What needs to be done - I need the lines from the one containing "common name: mouse" through the last line of the entries retyped exactly, with no pictures among them.

[[ Supplied material open ]]

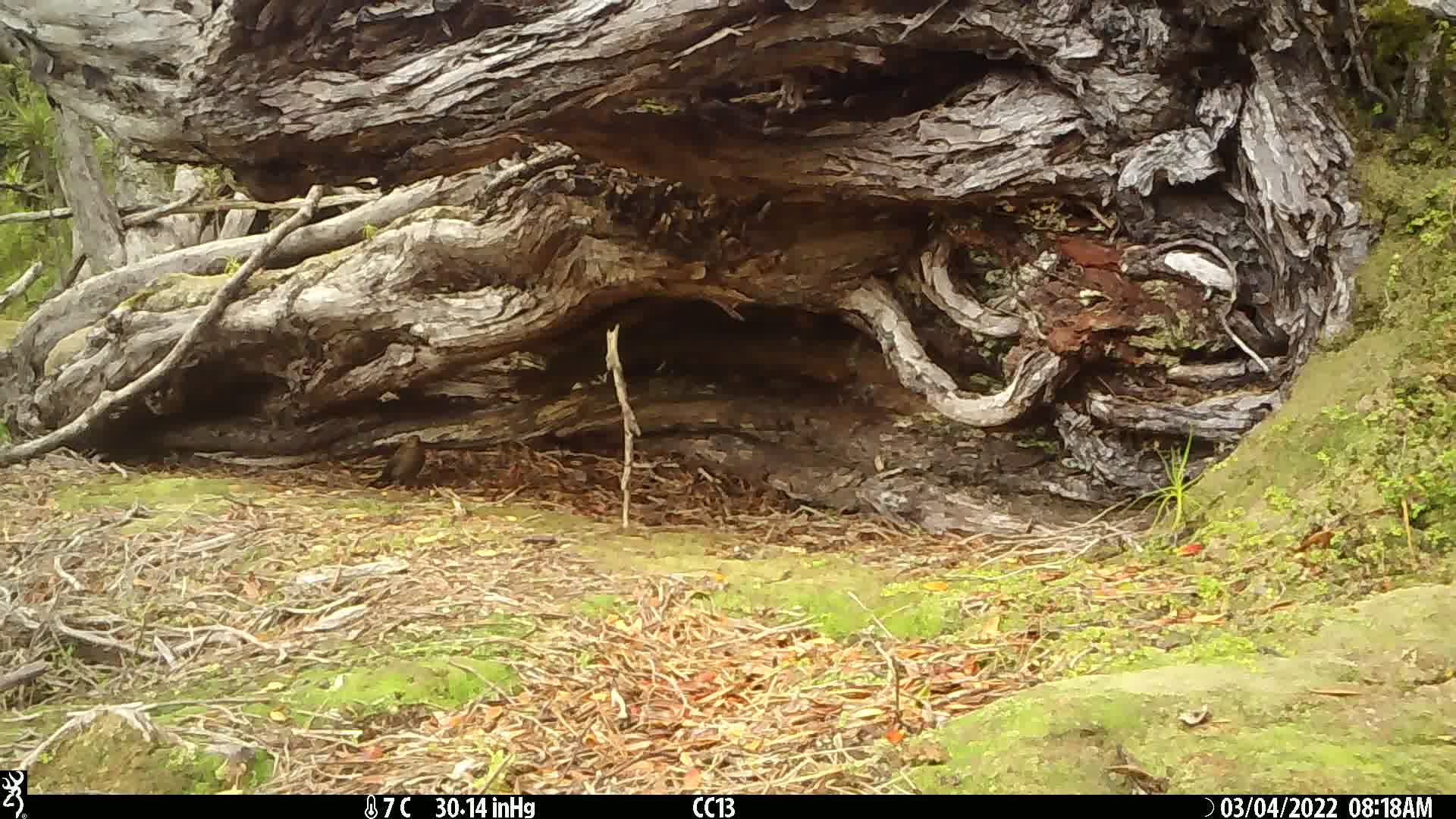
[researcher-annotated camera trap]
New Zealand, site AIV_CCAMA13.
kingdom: Animalia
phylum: Chordata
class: Aves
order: Passeriformes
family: Turdidae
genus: Turdus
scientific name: Turdus merula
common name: eurasian blackbird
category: blackbird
Blackbird (eurasian blackbird) (Turdus merula).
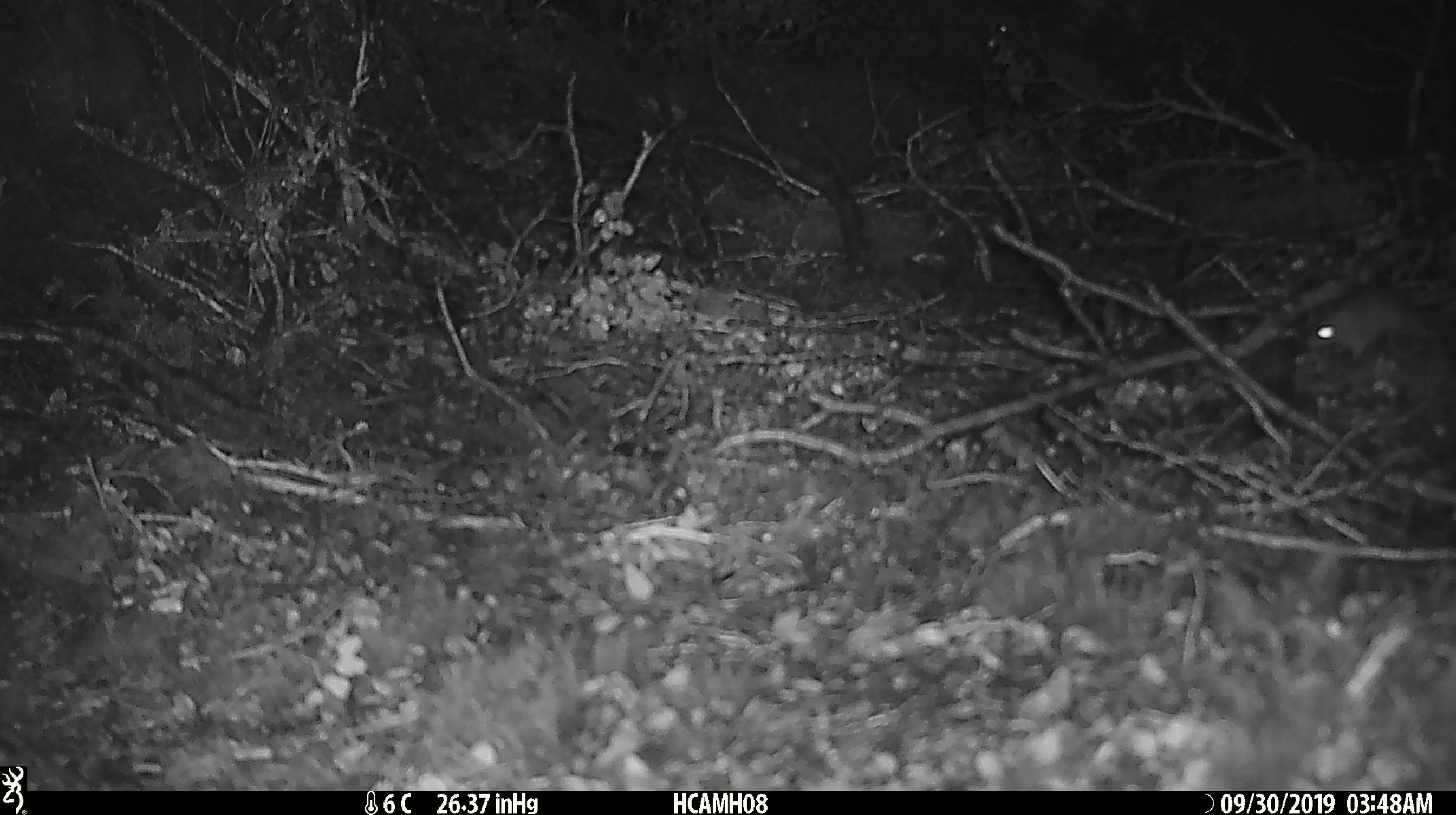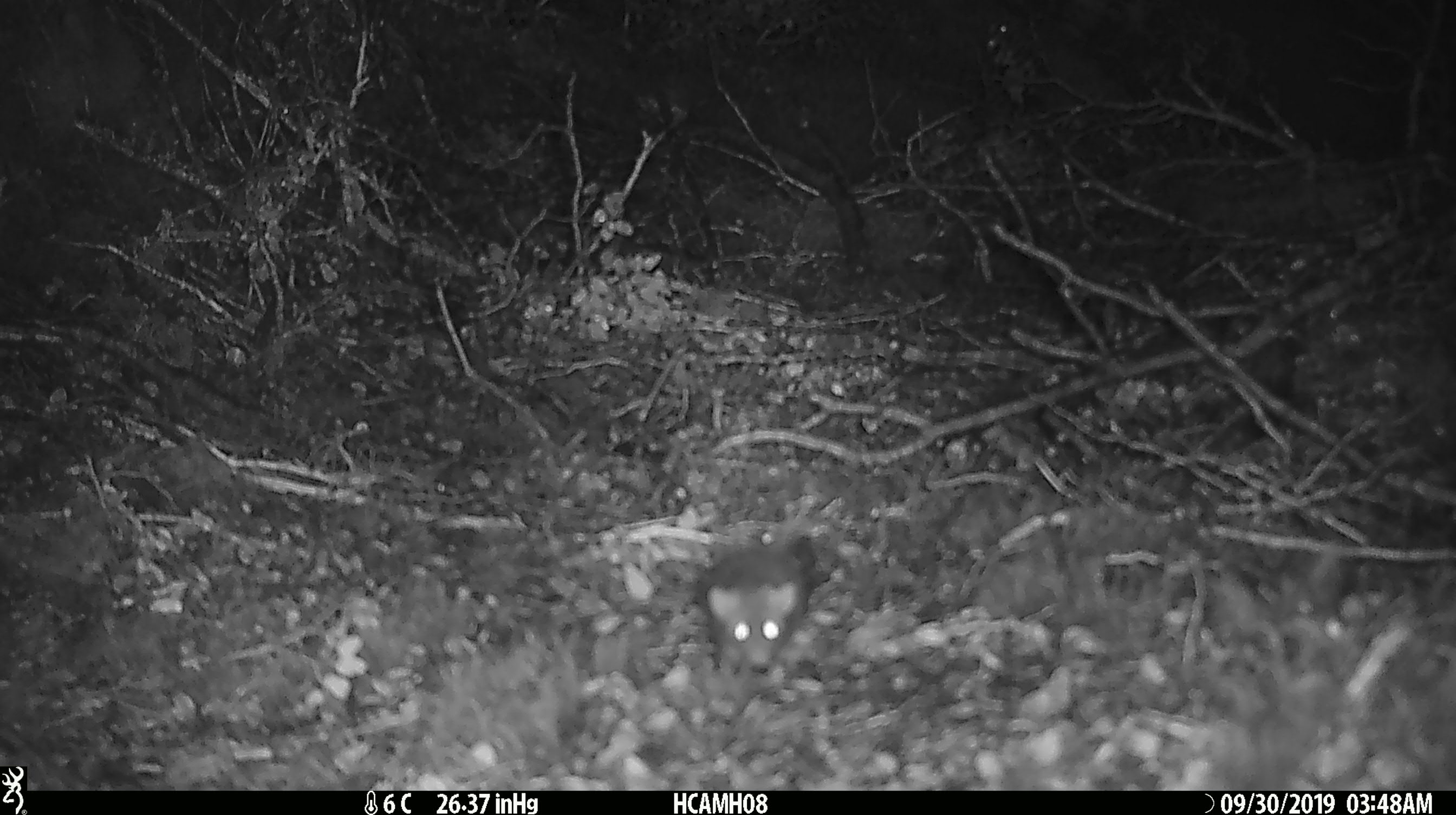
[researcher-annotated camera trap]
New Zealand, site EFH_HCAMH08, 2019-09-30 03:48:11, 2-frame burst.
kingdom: Animalia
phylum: Chordata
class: Mammalia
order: Rodentia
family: Muridae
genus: Mus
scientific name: Mus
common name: mouse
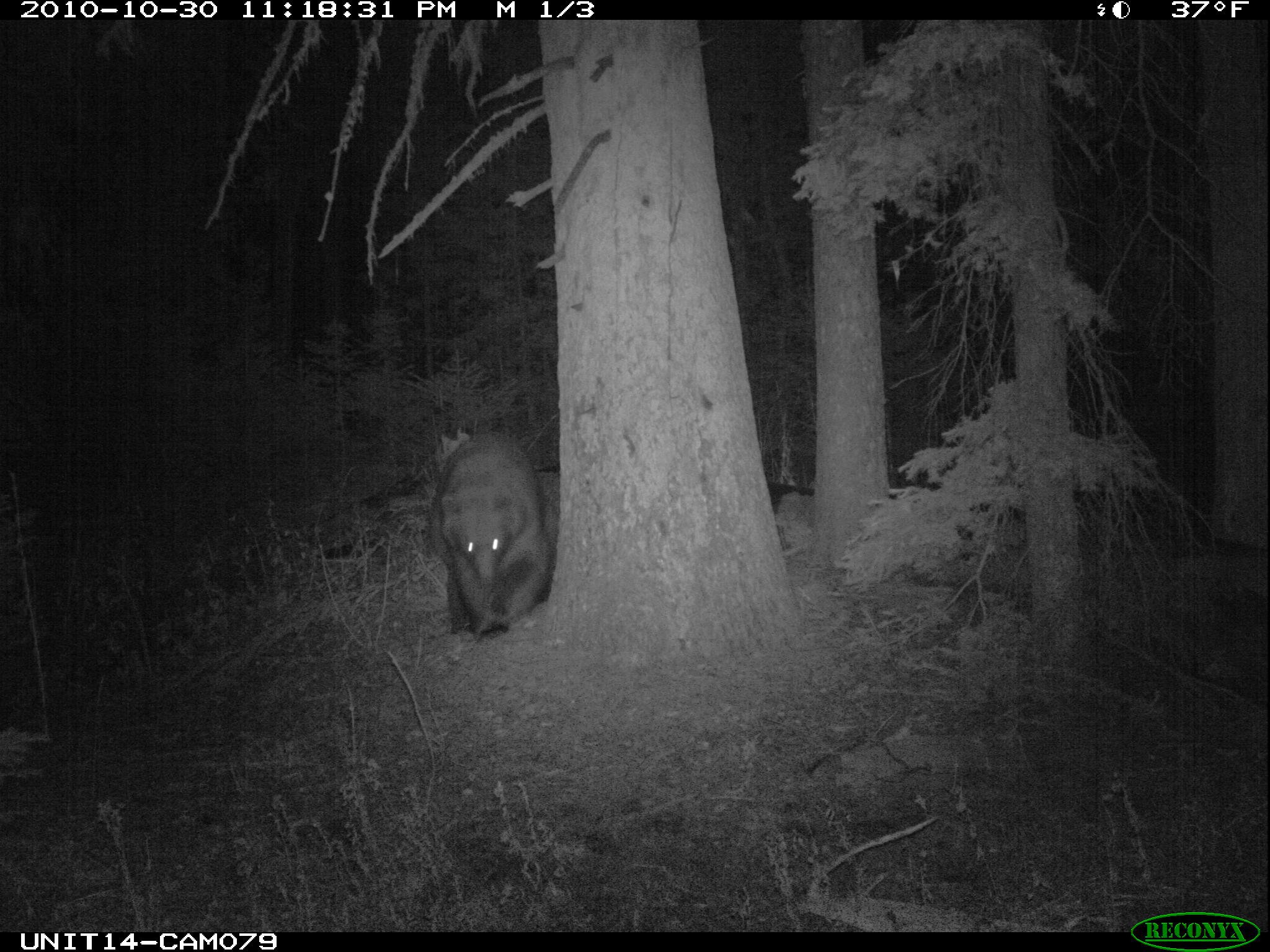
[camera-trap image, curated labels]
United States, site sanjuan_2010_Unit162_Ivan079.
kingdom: Animalia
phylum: Chordata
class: Mammalia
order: Carnivora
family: Ursidae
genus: Ursus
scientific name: Ursus americanus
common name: american black bear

[[ Supplied material closed ]]

Written response -
common name: mouse
[camera-trap image, curated labels]
United States, site sanjuan_2010_Unit162_Ivan079.
kingdom: Animalia
phylum: Chordata
class: Mammalia
order: Carnivora
family: Ursidae
genus: Ursus
scientific name: Ursus americanus
common name: american black bear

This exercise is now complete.